No evidence for linkage between familial hypertriglyceridemia and apolipoprotein B, apolipoprotein C-III or lipoprotein lipase genes

Abstract

Familial hypertriglyceridemia has been suggested to be an autosomal dominant condition with age-dependent penetrance, but so far the underlying defective gene has not been elucidated. We examined the possible role of three candidate gene loci by linkage analysis in six Finnish families with familial clustering of hypertriglyceridemia. The probands were initially recruited from a group of hyperlipidemic outpatients after measurement of serum triglyceride concentrations exceeding 2.00 mmol/l on two occasions. Altogether, 71 subjects were included in the linkage analyses.

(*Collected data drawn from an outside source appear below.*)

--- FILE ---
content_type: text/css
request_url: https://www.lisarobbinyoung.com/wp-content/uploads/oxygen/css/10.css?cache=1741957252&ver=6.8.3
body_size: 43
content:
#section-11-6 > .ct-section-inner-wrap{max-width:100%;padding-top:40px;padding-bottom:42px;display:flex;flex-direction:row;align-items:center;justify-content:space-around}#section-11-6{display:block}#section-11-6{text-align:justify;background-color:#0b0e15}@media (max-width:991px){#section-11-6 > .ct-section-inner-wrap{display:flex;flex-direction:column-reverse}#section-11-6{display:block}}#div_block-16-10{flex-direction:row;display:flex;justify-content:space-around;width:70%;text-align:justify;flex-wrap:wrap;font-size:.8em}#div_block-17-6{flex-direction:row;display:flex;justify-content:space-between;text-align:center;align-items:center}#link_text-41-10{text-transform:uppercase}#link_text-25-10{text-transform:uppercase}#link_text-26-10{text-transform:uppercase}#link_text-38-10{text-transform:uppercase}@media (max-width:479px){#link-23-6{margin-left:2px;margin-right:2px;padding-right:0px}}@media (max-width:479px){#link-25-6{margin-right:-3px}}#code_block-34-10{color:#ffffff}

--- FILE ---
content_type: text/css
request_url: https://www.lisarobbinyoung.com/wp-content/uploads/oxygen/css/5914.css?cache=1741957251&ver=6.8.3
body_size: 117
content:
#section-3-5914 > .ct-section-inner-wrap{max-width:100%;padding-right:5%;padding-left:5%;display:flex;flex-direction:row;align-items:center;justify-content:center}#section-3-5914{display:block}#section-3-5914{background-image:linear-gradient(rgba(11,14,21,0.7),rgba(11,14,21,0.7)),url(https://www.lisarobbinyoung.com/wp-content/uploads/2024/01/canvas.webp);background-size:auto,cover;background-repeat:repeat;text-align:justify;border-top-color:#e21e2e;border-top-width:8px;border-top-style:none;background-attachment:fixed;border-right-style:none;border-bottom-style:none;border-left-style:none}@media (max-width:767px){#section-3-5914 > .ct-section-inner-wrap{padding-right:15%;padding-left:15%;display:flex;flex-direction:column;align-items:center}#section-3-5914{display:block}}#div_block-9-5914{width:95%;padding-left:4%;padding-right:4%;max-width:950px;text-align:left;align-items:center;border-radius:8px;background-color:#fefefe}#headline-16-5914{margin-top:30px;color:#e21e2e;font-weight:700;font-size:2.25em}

Bi- or multiallelic DNA polymorphisms were used as markers for the apolipoprotein B gene (chromosome 2), lipoprotein lipase gene (chromosome 8), and apolipoprotein A-I/C-III/A-IV gene cluster (chromosome 11). Linkage analysis was performed by applying two alternative phenotyping models, one adopting quantitative serum triglyceride concentrations and another using qualitative classification of the subjects into hypertriglyceridemic, normotriglyceridemic, and borderline hypertriglyceridemic groups. Using either approach, the cumulative lod scores of each of the three candidate genes in the six families were less than -2.0 at the recombination fraction 0.0. These results suggest that none of the candidate genes investigated is involved in familial clustering of hypertriglyceridemia in our study.